All questions require creative writing from the LLM. Most questions (8 out of 10) ar deliberately specific to regional contexts (e.g., local food, local politics, famous local people, etc.).
lv = ["Sagatavo maizes zupas recepti, kas uzskaita visas sastāvdaļas un darbības.",
"Sagatavo iesniegumu par bērna pabalsta piešķiršanu Rīgas pašvaldībai.",
"Uzraksti eseju par to, kāpēc jābūt labam cilvēkam.",
"Uzraksti argumentētu diskusiju, kas paskaidro, vai Baltijas valstis anektēja vai okupēja Padomju savienība.",
"Sagatavo Raiņa autobiogrāfiju (ieskaitot visus viņa darbus).",
"Sagatavo bloga rakstu par politiskām norisēm Rīgā 2020. gadā.",
"Precīzi (detaļās) apraksti Latvijas nacionālo tautas tērpu.",
"Sagatavo pārspriedumu par aktuāliem notikumiem Latvijā 2022. gadā.",
"Kas ir 10 populārākie latvieši, un ar ko viņi ir slaveni?",
"Kas ir populārākais Latvijas eposs? Uzraksti izvērstu sižeta aprakstu."]
lt = ["Parašykite cepelinų receptą, aiškiai nurodydami visus reikalingus ingredientus ir gaminimo etapus.",
"Parenkite prašymą dėl vaiko išmokos skyrimo Vilniaus miesto savivaldybei.",
"Parašykite esė, kurioje paaiškintumėte, kodėl svarbu būti geru žmogumi.",
"Parenkite argumentuotą diskusiją, nagrinėjančią, ar Baltijos šalys buvo aneksuotos, ar okupuotos Sovietų Sąjungos.",
"Parenkite Juozo Grušo autobiografiją, apimančią visą jo kūrybinį palikimą.",
"Paruoškite tinklaraščio straipsnį apie politinius įvykius Vilniuje 2020 metais.",
"Išsamiai aprašykite lietuvių tautinį kostiumą, jo istoriją, detales ir regioninius skirtumus.",
"Parašykite diskusiją apie 2022 metų aktualias temas Lietuvoje.",
"Išvardinkite dešimt populiariausių lietuvių ir parašyk kuo jie garsūs.",
"Koks yra populiariausias lietuviškas epas? Pateikite išsamų jo siužeto aprašymą."]
et = ["Koosta mulgipudru retsept, mis sisaldab kõiki koostisosi ja valmistamisjuhiseid.",
"Koosta Tallinna linnale lapsetoetuse taotlus.",
"Kirjuta essee teemal, miks peaks olema hea inimene.",
"Kirjuta argumenteeritud arutelu, mis annaks selgituse selle kohta, kas Nõukogude Liit annekteeris või okupeeris Balti riigid.",
"Koosta Eno Raua autobiograafia (mis sisaldab kõiki tema teoseid).",
"Koosta blogipostitus poliitilistest arengutest Tallinnas aastal 2020.",
"Kirjelda üksikasjalikult Eesti rahvariideid.",
"Koosta väitlus Eesti 2022. aasta aktuaalsetel teemadel.",
"Kes on 10 kõige populaarsemat eestlast ja mille poolest on nad kuulsad?",
"Mis on Eesti populaarseim eepos? Kirjelda üksikasjalikult selle süžeed."]
These are the Estonian questions translated into English:

Text generation setup

To generate text with gemma3:27b and mistral-large, we used ollama and queried it using the default chat method's parameters. To generate text with eurollm:9b and teuken:7b, we used the Hugging Face transformers python library. However, different from the first two models, we had to specify that beam search (of 3) must be used for both eurollm:9b and teuken:7b. If we used default parameters or if we set just temperature to 0, the models would excessively hallucinate (half of the texts were completely useless).

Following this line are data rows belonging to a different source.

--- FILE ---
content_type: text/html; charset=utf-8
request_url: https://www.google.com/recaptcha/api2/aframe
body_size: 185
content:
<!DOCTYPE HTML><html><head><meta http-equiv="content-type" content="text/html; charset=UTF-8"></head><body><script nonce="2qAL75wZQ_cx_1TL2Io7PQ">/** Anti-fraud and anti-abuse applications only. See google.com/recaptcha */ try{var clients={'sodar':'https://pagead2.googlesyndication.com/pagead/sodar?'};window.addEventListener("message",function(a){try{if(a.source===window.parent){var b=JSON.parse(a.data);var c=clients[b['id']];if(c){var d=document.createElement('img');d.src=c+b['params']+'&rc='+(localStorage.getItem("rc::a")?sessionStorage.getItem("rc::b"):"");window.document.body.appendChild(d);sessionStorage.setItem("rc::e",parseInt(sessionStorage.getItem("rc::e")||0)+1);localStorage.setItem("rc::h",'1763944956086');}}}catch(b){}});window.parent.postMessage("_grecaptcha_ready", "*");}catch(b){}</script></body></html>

Error analysis results for Latvian

Error analysis results for Lithuanian

Error analysis results for Estonian

Hallucinations in LLM output

Eurollm:9b and teuken:7b for some documents generated incoherent, insanely repetitive, completely unusable text (and this is even after we switched decoding to beam search). The following chart summarises how many responses (out of the 10 generated responses for each language) were a complete failure (and discarded for further analysis). From a production-worthy LLM for this type of a task (simple text generation), we would expect to see zero hallucinations.

Overall count of tokens analyzed

The following chart summarises the number of tokens per model and language annotated by annotators (this excludes the documents that were identified as hallucinations as it would have been a waste of time to annotate those).

How usable and factually correct are answers?

We asked linguists to provide comments on how usable and factually correct the generated texts are. If the linguists indicated that a document contains false facts or is not usable, we marked that as an error.